***** Texte de la page
Quelle a été la genèse de cette histoire ? 
Pour la première fois, l’idée ne vient pas de moi. Après MAL DE PIERRES, je me demandais quel serait le sujet de mon prochain film et c’est toujours un moment mystérieux. Je suis en quête de quelque chose dont je ne sais rien. Le projet prend corps, peu à peu, à partir d’un fragment d’idée, d’un détail qui sert de pierre d’achoppement. Or cette fois, Jacques Fieschi, le scénariste avec qui je travaille depuis toujours, m’a proposé cette histoire, qu’il avait largement élaborée. Il avait eu le projet d’en faire un roman. Je l’ai perçu comme une chance, ça m’ouvrait une voie nouvelle. On pouvait accrocher ce récit au film noir, au thriller. C’est un genre qui m’attire depuis longtemps. Pour ses ambiances, sa caractérisation des personnages, peut-être un autre rapport affectif avec eux à découvrir. Mes films sont souvent construits sur la présence d’un passé où rôdent des menaces, une peur que le film peut magnifier. Peut-être une façon de s’en débarrasser pour soi-même…

Pourquoi raconter l’histoire en trois actes ? 
Trois actes, trois personnages, trois lieux. Peut-être un écho géographique au trio amoureux. Plus concrètement, ce rythme ternaire nous a permis de jouer avec les ellipses que contient cette histoire, de creuser la personnalité, les émotions, les secrets des amants soumis à la fuite du temps. On parle, dans tout le film, autant des sentiments au présent que de leur place dans la mémoire des personnages, là où la source est la plus mystérieuse. 

Dès le premier acte, la mort s’invite. Pourquoi cette carte est-elle si vite abattue ? 
Lisa et Simon sont jeunes, ils sont beaux, ils s’aiment depuis toujours. C’est presque trop. Ils vont tout de suite se heurter à cette épreuve. Elle est accidentelle, certes, mais Simon ne veut pas appeler les secours. Ce sera sa mauvaise conscience tout au long du film. Ils nettoient tous les deux le lieu comme une scène de crime. Dès cet instant, et même dans les eaux claires, magnifiques, de l’Océan Indien, on sait que le noir ne se diluera pas. C’est un tatouage, l’empreinte indélébile de l’instant fatal qu’ils ont vécu ensemble et qu’ils ne parviendront pas à effacer. 

Diriez-vous que le film est une tragédie ?
Le premier plan du film, c’est la découverte du couple de Lisa et Simon. Leurs corps nus se détachent peu à peu d’un drap noir qui les épouse ou les dévore. Il y a du tragique chez les personnages, surtout chez Simon, même si je n’en avais pas autant conscience en l’écrivant. Pendant le tournage, Pierre Niney m’a surprise en s’abandonnant à ce vertige. Mais il y a d’autres rimes. Le personnage de Nathalie, par exemple, qui ressurgit dans la vie de Lisa au troisième acte. Celle-ci vit dans une bulle à Genève avec Léo, celle des gens privilégiés qui naviguent entre la Suisse, New York, Dubaï et Paris. Le retour de Nathalie la désigne comme une figure du destin autant qu’il porte un regard sur ces sociétés d’argent aujourd’hui. J’ai déjà filmé l’argent, le luxe et les abîmes qu’ils recouvrent. Dans PLACE VENDÔME par exemple. Pour parler des sentiments et les mettre à l’épreuve, nous avons souvent placé nos personnages face à l’argent, pour en débusquer l’intimité.
**********
***** Données fournies
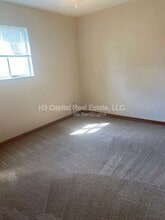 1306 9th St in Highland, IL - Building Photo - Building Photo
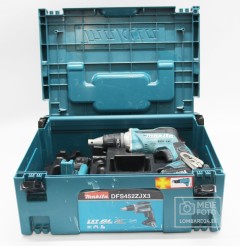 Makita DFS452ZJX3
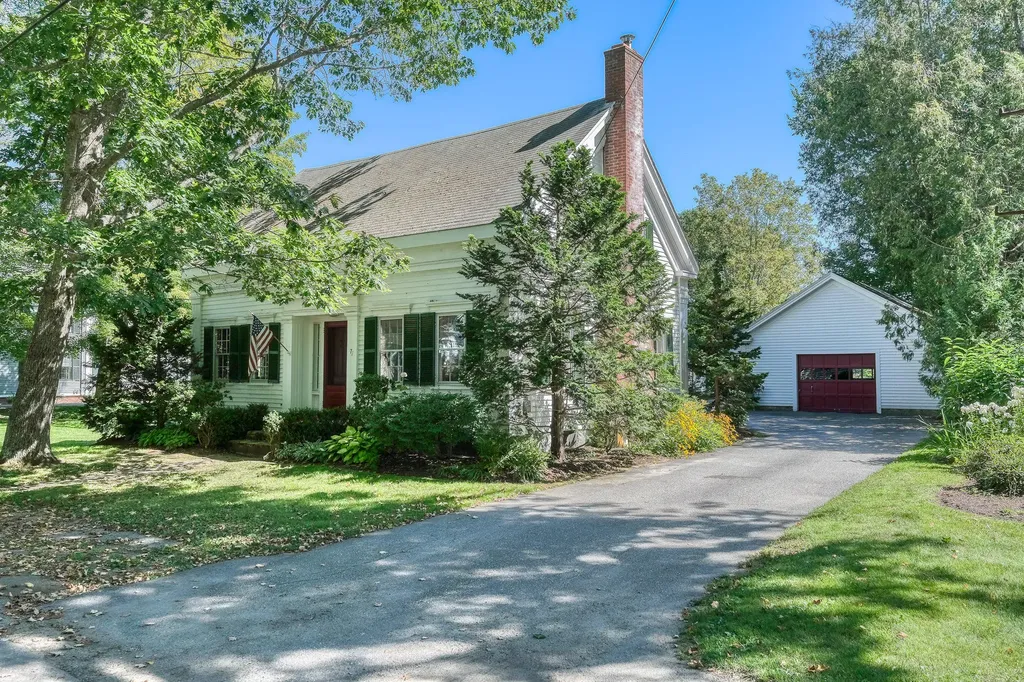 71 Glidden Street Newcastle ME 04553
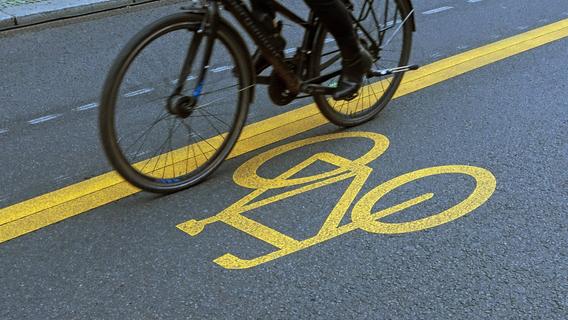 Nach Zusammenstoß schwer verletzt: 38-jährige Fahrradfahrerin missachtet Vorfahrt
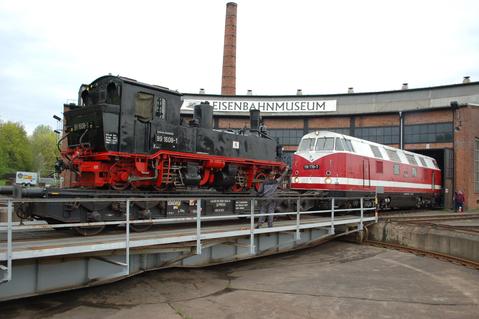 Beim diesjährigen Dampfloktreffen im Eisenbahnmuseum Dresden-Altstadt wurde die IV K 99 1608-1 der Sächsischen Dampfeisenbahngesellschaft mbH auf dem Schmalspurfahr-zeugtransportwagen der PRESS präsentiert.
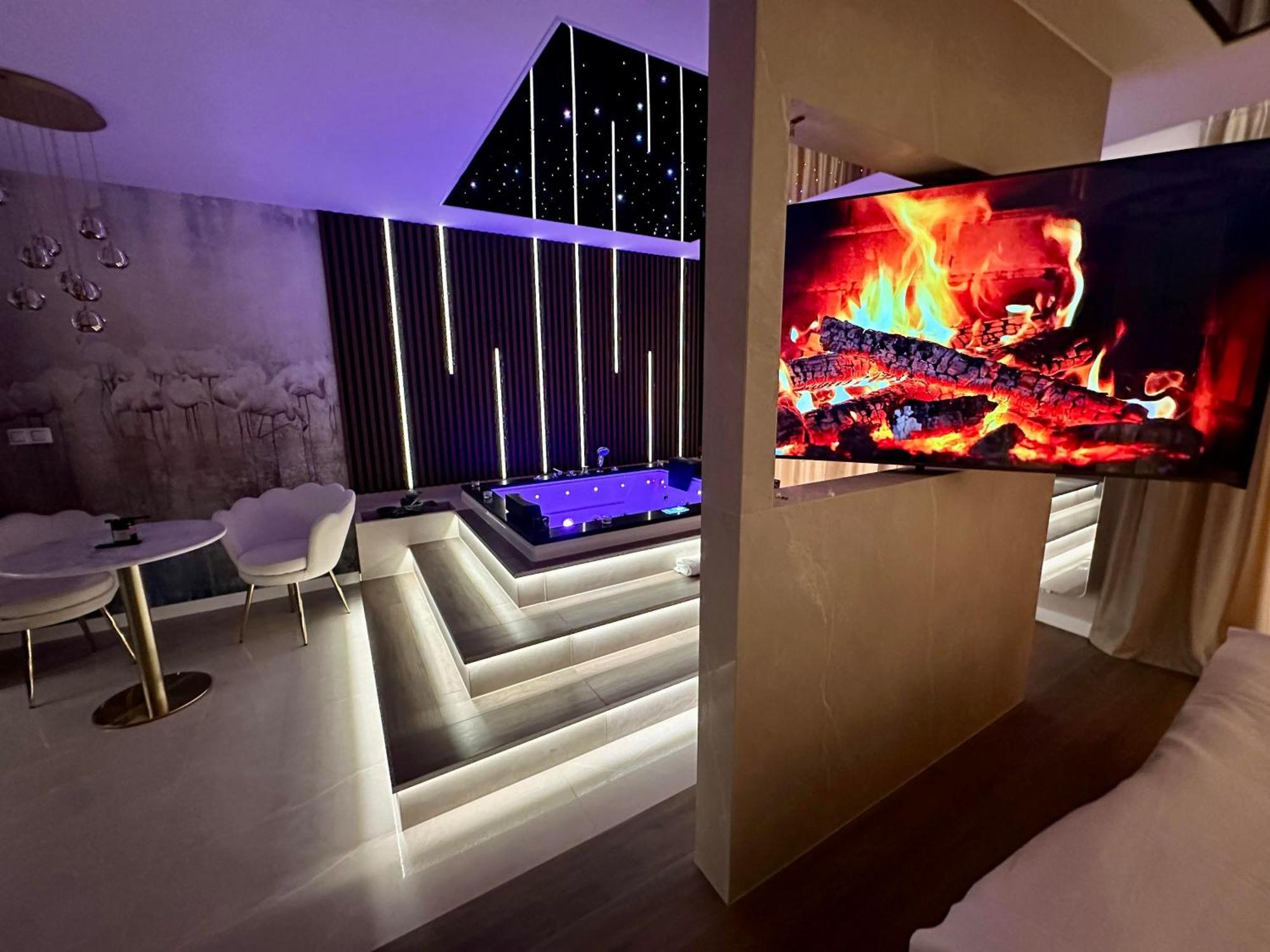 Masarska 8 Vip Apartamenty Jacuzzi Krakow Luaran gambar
**********
Votre objectif
Transcrivez fidèlement le passage de l'entretien sur le film situé entre « Trois actes, trois » et « la plus mystérieuse. », ces deux extrémités comprises.

Solution rédigée
Trois actes, trois personnages, trois lieux. Peut-être un écho géographique au trio amoureux. Plus concrètement, ce rythme ternaire nous a permis de jouer avec les ellipses que contient cette histoire, de creuser la personnalité, les émotions, les secrets des amants soumis à la fuite du temps. On parle, dans tout le film, autant des sentiments au présent que de leur place dans la mémoire des personnages, là où la source est la plus mystérieuse.